The consequences resulting from the Huawei ban last year are manifold. While the most prominent effect for consumers has been the fact that Huawei phones are no longer allowed to run Google apps and services or be sold in the US, American companies have also been prevented from working with Huawei on technology like 5G connectivity. This has had the ironic effect of weakening the influence US companies can have over setting global standards, as Huawei has a major role in these discussions.
Reuters is now reporting that particular block will be lifted very soon. U.S Commerce Secretary Wibur Ross confirmed to Reuters that US companies will be allowed to collaborate with Huawei on developing standards for 5G networks. The US government is expected to make a public announcement later today.

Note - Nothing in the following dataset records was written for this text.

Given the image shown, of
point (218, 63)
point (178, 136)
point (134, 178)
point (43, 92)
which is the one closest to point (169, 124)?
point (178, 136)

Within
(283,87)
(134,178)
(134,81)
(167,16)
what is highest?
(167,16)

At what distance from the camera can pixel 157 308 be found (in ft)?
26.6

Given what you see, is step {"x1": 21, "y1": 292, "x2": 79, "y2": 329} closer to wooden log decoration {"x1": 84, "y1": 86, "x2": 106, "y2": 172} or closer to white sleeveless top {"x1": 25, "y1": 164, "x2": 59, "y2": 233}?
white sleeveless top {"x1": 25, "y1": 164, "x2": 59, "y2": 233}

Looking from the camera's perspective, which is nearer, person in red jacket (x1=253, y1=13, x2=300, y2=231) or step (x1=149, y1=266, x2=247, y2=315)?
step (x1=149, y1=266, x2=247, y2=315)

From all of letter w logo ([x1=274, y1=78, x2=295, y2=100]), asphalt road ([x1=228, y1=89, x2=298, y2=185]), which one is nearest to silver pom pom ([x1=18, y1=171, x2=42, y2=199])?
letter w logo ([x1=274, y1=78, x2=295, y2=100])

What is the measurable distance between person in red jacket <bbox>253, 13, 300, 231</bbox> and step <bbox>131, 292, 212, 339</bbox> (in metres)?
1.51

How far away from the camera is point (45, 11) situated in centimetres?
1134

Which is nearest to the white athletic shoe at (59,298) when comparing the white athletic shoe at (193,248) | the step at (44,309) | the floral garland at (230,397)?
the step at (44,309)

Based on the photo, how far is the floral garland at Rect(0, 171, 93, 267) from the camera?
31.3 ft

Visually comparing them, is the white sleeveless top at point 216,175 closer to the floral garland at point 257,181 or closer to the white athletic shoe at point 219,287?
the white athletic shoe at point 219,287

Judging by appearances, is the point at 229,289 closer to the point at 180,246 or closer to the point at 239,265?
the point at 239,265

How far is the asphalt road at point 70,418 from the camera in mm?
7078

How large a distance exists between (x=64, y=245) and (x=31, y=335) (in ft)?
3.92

Ross also said “The United States will not cede leadership in global innovation,” and “the department is committed to protecting U.S. national security and foreign policy interests by encouraging U.S. industry to fully engage and advocate for U.S. technologies to become international standards.”
While Huawei fans missing out on Google services and new devices might see this as a bit of a light at the end of the tunnel, I wouldn’t expect to be able to pick up a P40 Pro at your local Best Buy any time soon.
An earlier Reuters report, which anticipated today’s report, suggested that the Huawei ban had placed some US companies at a disadvantage in developing wireless standards. Huawei is world’s largest manufacturer of telecommunications equipment and a major player in the AI space; it has a prominent seat at the table in standards-setting discussions.
As US companies were officially barred from working with Huawei, employees at some tech companies were uncertain about what discussions could be had with Huawei, weakening American‘s clout over emerging standards. Aside from national security concerns, the Huawei ban was framed as helping American companies to be more competitive in the telecommunications space, but in some regards, it appears to have backfired.
The new policy rule set to be published as early as Tuesday.